- _ЦИТИРУЕМЫЙ ОТРЫВОК_:
━━━━━━━━━━━━━━━━━━━━

Царственный Петербург

Apr 03, 2016 17:28

Наступили морозы. Ну, пусть в моём ЖЖ они наступили только сейчас. Потому что когда они были в реальном мире, мне было не до ЖЖ.

Да, я люблю "пушкинские дни", мороз и солнце, но когда ночью температура уверенно укатыватся за двадцаточку- это уже, как говорил довлатовкий персонаж, "удовольствие ниже среднего". В таких условиях вся работа превращается в какую-то потную лихорадочную борьбу с матчастью, с бесконечными замерзаниями, намерзаниями и отмерзаниями. С водяными системами самолётов приходится обращаться с быстротой и ловкостью жонглёра, успевая всё заправить-слить быстрее, чем оно где-то прихватит, будучи при этом всегда готовым к тому, что всё-таки прихватит, и оно конечно там или сям прихватывает. Рядом с самолётами ревут и дымят УМП, выдавая через рваные брезентовые шланги потоки горячего воздуха. Гудят электрические салонные подогреватели. Сопят ВСУ, пытаясь создать в салонах положительную температуру. Со стороны всё это выглядит эпично, особенно если на твоём самолёте всё хорошо, и не приходится самому бегать с этими шлангами под ним, вычисляя, где же тут, сукабля, прихватило. Впрочем, вычислять все за эту зиму научились прекрасно. Каждая зима для авиатехника- это настоящая практическая стажировка по устройству водяных систем. И всяк уж знает, как по одной интонации стюардессы, говорящей "тут всё сломалось", определить где конкретно надо отогревать, чтобы рано или поздно водяная система всё же издала типичный канализационный харкающий звук, и всё заработало.
Ну, не только с водяными системами всё становится так интересно в морозы, а уж подготовка к вылету самолёта, простоявшего на улице более суток, называется не иначе как "восстание из мёртвых"...
В таких вот условиях к нам однажды пришла целая делегация пилотов. Они, дескать, хотят заполучить к себе техников, чтобы техники с ними летали в те рейсы, где самолёту приходится ночевать вне дома. И чтобы техники поутру в чужом порту занимались "восстанием из мёртвых", потому что сами пилоты заниматься такой работой не хотят и не будут, по причине излишней белизны рубашек.
В ответ наш начальник смены, не задумываясь, сходу выдаёт десять причин, по которым это совершенно невозможно. Все причины, по сути, вариации типа- "нет людей", "совсем нет людей" и "вообще нет людей, вы совсем что ли?!".
Однако пилоты со своей стороны применили какие-то свои вариации, и пришлось таки "выдать людей". И поскольку через полтора часа в Петербург летит CRJ, то неизбежный выбор пал на меня. И на ещё одного парня-"боингиста", которого снарядили греть "Боинг" в Домодедово.

━━━━━━━━━━━━━━━━━━━━

- _ПРЕДСТАВЛЕННЫЕ ДАННЫЕ_:
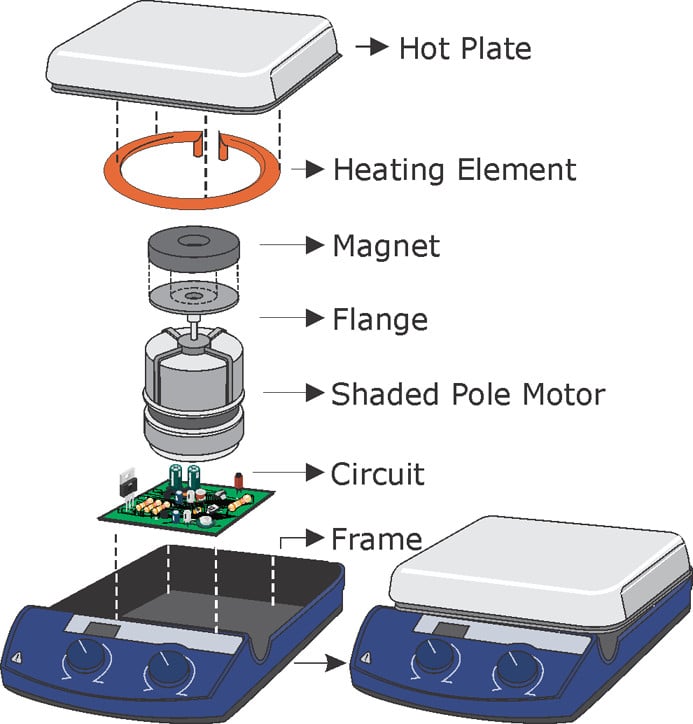 Hot Plate

Heating Element

Magnet

Flange

Shaded Pole Motor

Circuit

Frame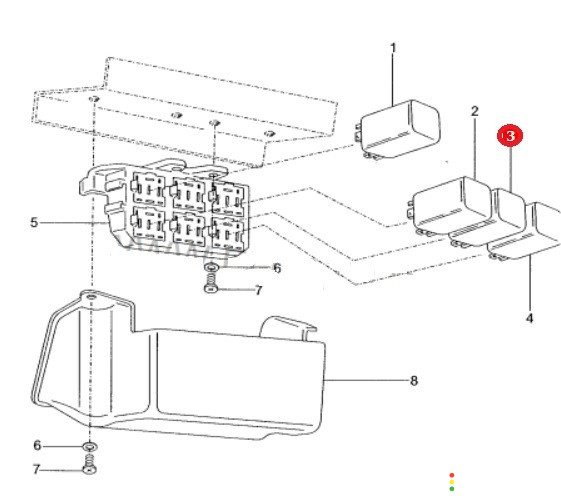 1
2
3
5
6
7
4
8
6
7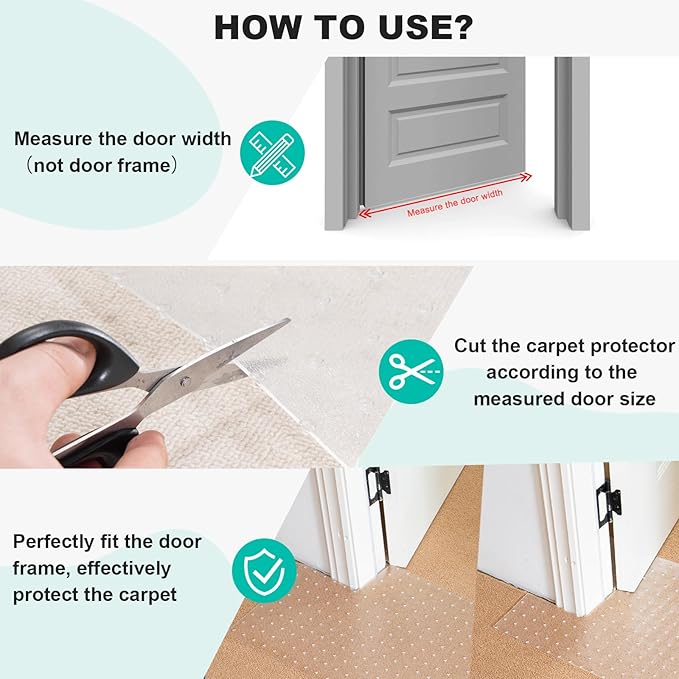 HOW TO USE?

Measure the door width （not door frame）

Measure the door width

Cut the carpet protector according to the measured door size

Perfectly fit the door frame, effectively protect the carpet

━━━━━━━━━━━━━━━━━━━━

- _РАБОЧЕЕ ЗАДАНИЕ_: Продолжите рассказ о работе авиатехников в морозы, начав сразу после его последнего предложения.

- _ОТВЕТ К ЗАДАЧЕ_:
Переодеваясь из промасленной робы в цивильную одежду, я бормочу про себя план действий-самолёт не выключаю, грею салон градусов до тридцати, и каждые десять минут бегаю по салону туда-сюда, нажимая на все водяные краны, чтобы водичка в трубах слегка двигалась. И так пять часов, авось не прихватит.
И вот наш самолёт поскрипывает и постукивает по перрону в направлении ВПП, я переживаю лёгкий стресс на тему "все пассажиры- идиоты", и когда этот стресс заканчивается, всплывает неожиданная мысль- "А пожрать-то я и не взял!". Чёрт, и вправду не взял. А там фиг я куда сбегаю. А в животе уже урчит. Ну да ладно, хреново быть тупым, да ничего не поделаешь. Врученную стюардессой шоколадку я сберегаю в кармане до наступления максимально тяжёлой годины.
-Тэмпература паветра 22 градуса ніжэй за нуль- шуршит в динамиках голос командира, когда мы катимся по рулёжкам аэропорта Пулково. Щас тебе, Юрик, припомнится блокада Ленинграда- бормочу я сам себе, вглядываясь в тёмный пейзаж чужого аэропорта.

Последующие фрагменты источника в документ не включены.